SUPPLIED INFORMATION:
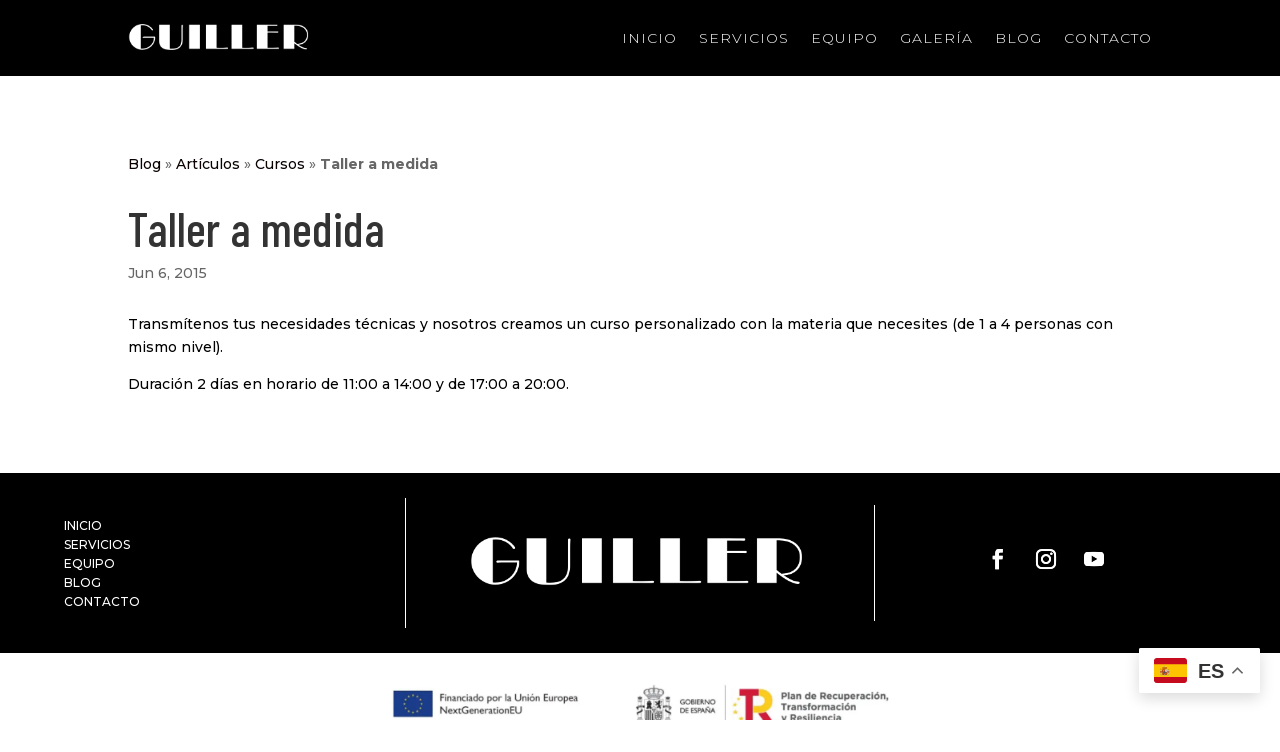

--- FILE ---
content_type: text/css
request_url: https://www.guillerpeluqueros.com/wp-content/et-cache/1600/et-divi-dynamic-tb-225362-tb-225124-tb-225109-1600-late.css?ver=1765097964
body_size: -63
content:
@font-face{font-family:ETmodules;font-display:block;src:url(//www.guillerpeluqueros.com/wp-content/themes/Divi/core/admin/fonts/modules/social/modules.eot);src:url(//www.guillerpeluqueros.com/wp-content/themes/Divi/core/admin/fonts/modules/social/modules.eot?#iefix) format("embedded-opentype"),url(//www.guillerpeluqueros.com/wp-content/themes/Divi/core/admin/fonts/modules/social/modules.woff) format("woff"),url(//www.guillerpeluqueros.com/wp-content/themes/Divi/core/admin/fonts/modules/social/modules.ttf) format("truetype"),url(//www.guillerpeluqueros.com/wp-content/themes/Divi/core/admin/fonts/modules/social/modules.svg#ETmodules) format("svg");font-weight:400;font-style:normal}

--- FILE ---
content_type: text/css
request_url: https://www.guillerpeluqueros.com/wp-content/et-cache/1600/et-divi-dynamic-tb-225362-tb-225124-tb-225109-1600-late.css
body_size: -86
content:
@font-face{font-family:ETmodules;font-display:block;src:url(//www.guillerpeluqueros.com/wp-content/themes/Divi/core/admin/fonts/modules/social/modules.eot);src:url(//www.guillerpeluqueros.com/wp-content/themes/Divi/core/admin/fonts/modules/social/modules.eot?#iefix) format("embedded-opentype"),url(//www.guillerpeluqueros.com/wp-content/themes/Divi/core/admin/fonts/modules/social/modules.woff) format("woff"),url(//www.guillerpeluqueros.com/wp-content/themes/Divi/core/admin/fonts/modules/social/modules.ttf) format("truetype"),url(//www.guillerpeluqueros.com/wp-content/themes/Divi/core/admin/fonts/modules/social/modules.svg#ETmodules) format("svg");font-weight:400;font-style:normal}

==

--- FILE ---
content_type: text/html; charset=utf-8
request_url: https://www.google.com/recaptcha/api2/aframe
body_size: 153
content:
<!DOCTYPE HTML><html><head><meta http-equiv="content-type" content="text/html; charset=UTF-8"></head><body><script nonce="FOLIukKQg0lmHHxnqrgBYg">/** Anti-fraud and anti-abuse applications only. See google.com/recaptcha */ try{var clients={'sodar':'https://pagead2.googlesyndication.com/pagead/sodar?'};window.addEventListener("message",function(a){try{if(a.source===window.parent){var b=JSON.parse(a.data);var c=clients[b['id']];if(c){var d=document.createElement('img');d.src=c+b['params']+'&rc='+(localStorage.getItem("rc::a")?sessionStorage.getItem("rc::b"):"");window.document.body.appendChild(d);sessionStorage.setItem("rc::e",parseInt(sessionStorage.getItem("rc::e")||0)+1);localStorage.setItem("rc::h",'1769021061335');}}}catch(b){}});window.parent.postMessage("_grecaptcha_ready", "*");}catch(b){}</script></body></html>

EXERCISE PROMPT:
Using the listing above, state the count of lines that include "late" and nothing else.

ANSWER TO THIS EXERCISE:
2